Excerpted records =
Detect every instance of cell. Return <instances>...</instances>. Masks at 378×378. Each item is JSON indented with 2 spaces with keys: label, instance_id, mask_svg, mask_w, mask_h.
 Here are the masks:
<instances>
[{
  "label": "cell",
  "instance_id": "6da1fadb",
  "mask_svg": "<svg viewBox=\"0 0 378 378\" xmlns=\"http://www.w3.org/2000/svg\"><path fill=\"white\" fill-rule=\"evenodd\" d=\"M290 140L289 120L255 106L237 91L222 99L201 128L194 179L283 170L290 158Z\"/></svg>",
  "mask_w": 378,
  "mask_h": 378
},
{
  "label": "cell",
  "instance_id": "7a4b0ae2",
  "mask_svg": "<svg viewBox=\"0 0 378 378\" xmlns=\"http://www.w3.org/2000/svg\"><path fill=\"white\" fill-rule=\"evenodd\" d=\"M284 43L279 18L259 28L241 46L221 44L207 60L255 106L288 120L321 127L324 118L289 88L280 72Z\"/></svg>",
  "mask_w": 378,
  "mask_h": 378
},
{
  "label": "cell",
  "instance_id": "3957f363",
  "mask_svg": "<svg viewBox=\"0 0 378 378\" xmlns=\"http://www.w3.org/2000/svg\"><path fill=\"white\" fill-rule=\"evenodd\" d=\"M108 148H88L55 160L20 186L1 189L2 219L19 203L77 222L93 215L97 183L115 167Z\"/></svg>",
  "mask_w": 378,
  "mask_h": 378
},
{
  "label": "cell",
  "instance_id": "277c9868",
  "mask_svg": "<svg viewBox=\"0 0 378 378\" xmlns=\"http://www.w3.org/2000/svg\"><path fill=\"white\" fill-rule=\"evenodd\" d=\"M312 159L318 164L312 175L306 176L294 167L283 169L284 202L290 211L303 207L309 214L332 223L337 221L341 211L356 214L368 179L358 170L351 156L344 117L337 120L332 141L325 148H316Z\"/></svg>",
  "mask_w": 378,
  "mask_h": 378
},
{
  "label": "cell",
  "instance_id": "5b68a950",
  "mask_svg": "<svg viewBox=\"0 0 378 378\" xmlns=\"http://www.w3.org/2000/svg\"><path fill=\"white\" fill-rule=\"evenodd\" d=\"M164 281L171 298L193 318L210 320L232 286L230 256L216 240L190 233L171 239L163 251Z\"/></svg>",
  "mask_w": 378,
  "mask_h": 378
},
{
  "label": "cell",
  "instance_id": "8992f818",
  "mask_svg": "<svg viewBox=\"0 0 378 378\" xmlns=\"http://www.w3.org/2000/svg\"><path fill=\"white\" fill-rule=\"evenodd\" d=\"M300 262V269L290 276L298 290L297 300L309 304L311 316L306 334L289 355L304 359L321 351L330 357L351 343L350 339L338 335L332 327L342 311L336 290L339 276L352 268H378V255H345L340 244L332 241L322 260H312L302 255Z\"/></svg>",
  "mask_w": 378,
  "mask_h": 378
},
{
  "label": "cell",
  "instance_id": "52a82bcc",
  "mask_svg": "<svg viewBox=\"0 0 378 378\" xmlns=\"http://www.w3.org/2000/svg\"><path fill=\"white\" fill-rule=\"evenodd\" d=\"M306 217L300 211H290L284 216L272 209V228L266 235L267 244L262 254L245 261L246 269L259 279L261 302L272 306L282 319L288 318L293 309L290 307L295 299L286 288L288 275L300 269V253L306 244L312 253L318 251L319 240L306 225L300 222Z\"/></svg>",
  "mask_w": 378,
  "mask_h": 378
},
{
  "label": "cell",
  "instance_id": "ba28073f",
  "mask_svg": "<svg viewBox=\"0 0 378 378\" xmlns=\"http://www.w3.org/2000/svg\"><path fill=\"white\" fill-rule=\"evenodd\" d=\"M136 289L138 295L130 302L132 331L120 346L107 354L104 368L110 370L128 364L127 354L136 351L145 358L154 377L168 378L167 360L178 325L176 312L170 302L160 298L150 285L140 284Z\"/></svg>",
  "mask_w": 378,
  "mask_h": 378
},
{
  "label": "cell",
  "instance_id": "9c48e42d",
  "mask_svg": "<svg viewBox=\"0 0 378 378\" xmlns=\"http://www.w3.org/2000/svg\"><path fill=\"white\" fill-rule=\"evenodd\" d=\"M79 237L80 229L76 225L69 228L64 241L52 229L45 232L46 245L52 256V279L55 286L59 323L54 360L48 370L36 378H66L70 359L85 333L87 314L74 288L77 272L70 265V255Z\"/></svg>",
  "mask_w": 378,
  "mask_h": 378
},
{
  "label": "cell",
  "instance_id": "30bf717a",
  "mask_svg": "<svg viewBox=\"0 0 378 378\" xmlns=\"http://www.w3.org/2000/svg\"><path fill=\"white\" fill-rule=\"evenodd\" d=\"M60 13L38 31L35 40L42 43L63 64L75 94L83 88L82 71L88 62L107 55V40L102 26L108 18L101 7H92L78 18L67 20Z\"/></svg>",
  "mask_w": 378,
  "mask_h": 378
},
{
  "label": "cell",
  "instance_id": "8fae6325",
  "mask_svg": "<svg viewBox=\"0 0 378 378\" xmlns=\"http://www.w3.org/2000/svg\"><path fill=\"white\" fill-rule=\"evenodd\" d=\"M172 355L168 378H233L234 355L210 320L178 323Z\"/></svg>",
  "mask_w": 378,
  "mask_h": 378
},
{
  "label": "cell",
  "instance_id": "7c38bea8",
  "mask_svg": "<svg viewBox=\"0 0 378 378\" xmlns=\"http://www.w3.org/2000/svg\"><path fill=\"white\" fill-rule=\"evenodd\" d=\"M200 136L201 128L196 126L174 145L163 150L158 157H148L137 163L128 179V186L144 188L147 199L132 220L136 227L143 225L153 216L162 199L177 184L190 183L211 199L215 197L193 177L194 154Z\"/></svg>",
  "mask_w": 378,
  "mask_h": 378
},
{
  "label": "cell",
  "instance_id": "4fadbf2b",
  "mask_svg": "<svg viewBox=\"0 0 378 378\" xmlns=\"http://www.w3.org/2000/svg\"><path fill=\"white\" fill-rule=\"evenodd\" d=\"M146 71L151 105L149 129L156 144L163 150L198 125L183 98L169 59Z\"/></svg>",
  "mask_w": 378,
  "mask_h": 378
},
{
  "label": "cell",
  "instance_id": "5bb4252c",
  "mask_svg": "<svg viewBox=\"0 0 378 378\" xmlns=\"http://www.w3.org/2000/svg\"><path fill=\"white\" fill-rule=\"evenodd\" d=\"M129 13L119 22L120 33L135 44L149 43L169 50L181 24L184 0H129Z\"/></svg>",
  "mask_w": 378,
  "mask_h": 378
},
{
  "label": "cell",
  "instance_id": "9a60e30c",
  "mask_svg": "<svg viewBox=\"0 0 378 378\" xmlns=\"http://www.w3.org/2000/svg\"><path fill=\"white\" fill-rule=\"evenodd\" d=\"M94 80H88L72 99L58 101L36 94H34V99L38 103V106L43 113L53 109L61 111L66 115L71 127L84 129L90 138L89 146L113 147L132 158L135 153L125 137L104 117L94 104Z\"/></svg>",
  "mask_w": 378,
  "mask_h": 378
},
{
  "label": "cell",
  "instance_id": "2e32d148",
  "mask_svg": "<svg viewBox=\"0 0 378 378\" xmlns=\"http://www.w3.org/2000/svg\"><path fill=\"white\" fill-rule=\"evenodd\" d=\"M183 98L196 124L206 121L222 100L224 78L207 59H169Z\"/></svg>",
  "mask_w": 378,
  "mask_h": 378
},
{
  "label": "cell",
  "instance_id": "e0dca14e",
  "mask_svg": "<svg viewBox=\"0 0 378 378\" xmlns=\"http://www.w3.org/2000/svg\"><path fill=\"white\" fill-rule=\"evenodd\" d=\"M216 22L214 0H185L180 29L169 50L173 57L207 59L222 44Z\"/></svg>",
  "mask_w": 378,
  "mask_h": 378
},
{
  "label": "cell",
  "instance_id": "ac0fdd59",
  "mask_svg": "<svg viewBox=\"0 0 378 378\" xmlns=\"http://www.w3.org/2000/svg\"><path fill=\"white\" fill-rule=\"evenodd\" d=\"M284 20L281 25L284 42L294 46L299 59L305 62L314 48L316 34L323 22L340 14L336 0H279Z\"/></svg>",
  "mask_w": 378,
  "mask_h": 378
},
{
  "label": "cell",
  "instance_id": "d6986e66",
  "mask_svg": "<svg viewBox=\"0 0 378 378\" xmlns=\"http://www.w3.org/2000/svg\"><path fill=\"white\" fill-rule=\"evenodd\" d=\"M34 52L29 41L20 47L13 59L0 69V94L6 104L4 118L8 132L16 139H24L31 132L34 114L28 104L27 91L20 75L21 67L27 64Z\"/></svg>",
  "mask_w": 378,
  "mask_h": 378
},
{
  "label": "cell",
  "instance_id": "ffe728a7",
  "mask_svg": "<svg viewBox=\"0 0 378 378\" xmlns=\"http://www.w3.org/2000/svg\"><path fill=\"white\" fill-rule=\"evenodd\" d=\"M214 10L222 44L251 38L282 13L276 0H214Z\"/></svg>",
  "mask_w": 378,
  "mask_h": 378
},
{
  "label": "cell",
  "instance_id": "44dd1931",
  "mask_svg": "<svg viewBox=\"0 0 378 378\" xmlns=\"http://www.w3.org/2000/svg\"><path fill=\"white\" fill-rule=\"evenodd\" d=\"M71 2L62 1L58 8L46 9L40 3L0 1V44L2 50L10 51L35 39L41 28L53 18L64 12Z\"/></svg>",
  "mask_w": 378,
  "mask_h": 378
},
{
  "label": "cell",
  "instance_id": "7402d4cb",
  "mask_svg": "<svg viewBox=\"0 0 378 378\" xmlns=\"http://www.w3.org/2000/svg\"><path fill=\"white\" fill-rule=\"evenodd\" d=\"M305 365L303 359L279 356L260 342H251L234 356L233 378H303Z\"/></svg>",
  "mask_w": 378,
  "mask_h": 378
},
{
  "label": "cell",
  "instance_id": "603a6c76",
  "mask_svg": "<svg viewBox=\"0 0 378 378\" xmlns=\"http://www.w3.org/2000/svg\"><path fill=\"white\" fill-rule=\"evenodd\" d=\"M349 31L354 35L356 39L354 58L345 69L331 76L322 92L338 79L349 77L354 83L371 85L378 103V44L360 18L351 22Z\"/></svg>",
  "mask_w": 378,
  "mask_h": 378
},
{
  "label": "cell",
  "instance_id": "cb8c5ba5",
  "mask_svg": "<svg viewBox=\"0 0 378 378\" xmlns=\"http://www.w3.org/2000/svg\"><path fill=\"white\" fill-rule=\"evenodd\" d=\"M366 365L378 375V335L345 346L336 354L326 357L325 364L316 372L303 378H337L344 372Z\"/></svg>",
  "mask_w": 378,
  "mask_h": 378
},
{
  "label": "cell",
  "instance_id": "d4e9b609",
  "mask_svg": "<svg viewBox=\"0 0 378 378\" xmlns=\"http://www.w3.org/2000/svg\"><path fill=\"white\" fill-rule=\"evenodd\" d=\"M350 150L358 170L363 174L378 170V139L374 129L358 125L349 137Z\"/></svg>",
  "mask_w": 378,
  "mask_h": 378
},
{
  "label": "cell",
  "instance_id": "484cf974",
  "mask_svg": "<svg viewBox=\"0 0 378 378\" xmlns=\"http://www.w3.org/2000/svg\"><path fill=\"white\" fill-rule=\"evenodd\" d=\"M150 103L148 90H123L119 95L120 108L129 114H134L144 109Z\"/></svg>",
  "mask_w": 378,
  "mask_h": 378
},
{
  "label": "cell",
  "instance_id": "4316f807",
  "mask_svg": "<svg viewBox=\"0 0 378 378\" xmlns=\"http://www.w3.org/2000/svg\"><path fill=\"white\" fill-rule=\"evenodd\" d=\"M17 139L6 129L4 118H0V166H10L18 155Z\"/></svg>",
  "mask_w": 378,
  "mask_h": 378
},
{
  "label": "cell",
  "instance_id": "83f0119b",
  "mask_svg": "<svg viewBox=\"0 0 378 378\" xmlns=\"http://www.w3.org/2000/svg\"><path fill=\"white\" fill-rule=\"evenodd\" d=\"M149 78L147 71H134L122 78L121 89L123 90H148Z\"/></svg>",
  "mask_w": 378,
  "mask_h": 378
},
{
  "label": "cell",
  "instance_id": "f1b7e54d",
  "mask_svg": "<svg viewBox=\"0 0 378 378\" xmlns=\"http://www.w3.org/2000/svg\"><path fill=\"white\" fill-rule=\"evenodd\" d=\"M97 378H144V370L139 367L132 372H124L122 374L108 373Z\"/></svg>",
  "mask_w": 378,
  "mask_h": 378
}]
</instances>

Work to be completed =
Which lines of the listing contain the string "instances"? Pull out each one in full.

Expected answer =
Detect every instance of cell. Return <instances>...</instances>. Masks at 378×378. Each item is JSON indented with 2 spaces with keys: label, instance_id, mask_svg, mask_w, mask_h.
<instances>
</instances>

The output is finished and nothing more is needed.